I ran the same query, but with the Guardian article instead and here's what I got:
{
"sport": "football",
"competition": "World Cup",
"teams": "England and China",
"winner": "England",
"score": "6-1",
"attendance": null
}
With a better prompt, it might be possible to get better consistency and remove some of the formatting inconsistencies. By analyzing multiple articles on the same event, it may be possible to increase the accuracy still further.
Hallucinations
Sometimes ChatGPT gets it very wrong and supplies wildly wrong answers. We've seen a little of that with its analysis of the World Cup game, it wrongly inferred a score of 5-1 when it should have been 6-1. But ChatGPT can get it wrong in much worse ways.
I ran the queries above with text from the BBC and The Guardian. What if I ran the query with no text at all? Here's what I get when there's no text at all to analyze.
{
"sport": "football",
"competition": "World Cup",
"teams": ["France", "Croatia"],
"winner": "France",
"score": "4-2",
"attendance": "80,000"
}
Which is completely made up, hence the term hallucination.
Prompt engineering part 2
Let's go back to my elephant example from earlier and write it this way:
prompt = f"""
In the following text, "The kind old elephant",
how often does the letter e occur
"""
model="gpt-3.5-turbo"
messages = [{"role": "user", "content": prompt}]
response = (openai
.ChatCompletion
.create(model=model,
messages=messages,
temperature=0)
)
print(response.choices[0].message["content"])
Here's what the code returns:
In the phrase "The kind old elephant," the letter "e" occurs 4 times.
Which is clearly wrong.
In this case, the problem is the placement of the text to be analyzed. Moving the text to the end of the prompt and being more explicit about what should be returned helps. Even simply adding the phrase "Give your answer as JSON" to the prompt fixes the issue.
This is why the precise form of the prompt you use is critical and why it may take several iterations to get it right.
What does all this mean?
The promise of ChatGPT
It is possible to analyze text and extract information from it. This is huge and transformative for business. Here are just a few of the things that are possible:
- Press clippings automation.
- Extraction of information from bills of lading.

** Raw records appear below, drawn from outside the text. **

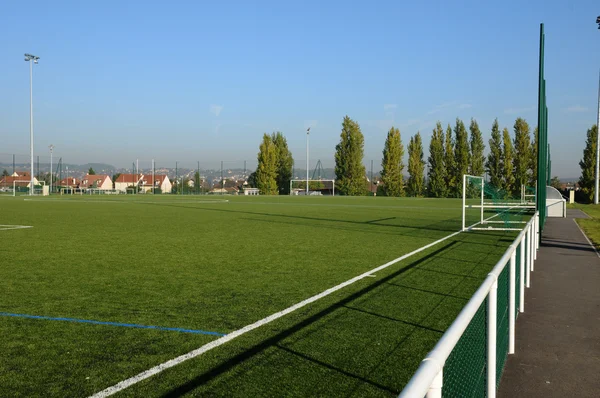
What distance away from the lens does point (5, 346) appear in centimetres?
502

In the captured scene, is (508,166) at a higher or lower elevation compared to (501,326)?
higher

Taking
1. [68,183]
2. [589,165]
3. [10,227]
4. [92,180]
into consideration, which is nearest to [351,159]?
[589,165]

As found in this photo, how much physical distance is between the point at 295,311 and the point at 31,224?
16163 mm

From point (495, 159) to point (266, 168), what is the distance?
30.4 metres

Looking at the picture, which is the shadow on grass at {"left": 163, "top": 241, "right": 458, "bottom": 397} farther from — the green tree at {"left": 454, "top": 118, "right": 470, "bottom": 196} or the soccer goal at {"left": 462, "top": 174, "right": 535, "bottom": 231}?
the green tree at {"left": 454, "top": 118, "right": 470, "bottom": 196}

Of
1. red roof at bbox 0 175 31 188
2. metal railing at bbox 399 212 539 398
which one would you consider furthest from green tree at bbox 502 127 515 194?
red roof at bbox 0 175 31 188

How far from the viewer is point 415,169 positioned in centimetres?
7494

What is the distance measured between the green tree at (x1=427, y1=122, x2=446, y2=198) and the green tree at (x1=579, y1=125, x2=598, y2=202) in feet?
52.2

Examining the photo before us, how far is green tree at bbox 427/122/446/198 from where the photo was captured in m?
71.8

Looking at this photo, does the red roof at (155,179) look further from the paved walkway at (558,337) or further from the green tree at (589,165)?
the paved walkway at (558,337)

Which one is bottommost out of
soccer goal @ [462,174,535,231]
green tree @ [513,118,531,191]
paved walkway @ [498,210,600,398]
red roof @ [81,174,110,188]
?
paved walkway @ [498,210,600,398]

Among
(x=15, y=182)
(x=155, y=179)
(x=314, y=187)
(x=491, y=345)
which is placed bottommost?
(x=491, y=345)

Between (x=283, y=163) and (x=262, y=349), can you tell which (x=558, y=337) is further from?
(x=283, y=163)

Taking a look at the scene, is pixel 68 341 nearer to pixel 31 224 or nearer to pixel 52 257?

- Automated analysis of SEC filings.
- Automated analysis of company formation documents.
- Entity extraction.
We haven't even touched on some of the many other things ChatGPT can do, for example:
- Language translation.
- Summarization.
- Report writing.
How to deliver on that promise
As I've shown in this blog post, the art is in prompt engineering. To get it right, you need to invest a good deal of time in getting your prompts just right and you need to test out your prompts on a wide range of inputs. The good news is, this isn't rocket science.
The skills you need
The biggest change ChatGPT introduces is skill levels. Previously, doing this kind of analysis required a good grasp of theory and underlying libraries. It took quite a lot of effort to build a system to analyze text. Not any more; the skill level has just dropped precipitously; previously, you needed a Ph.D., now you don't. Now it's all about formulating a good prompt and that's something a good analyst can do really well.
The bottom line
ChatGPT, and LLMs in general, are transformative. Any business that relies on information must know how to use them.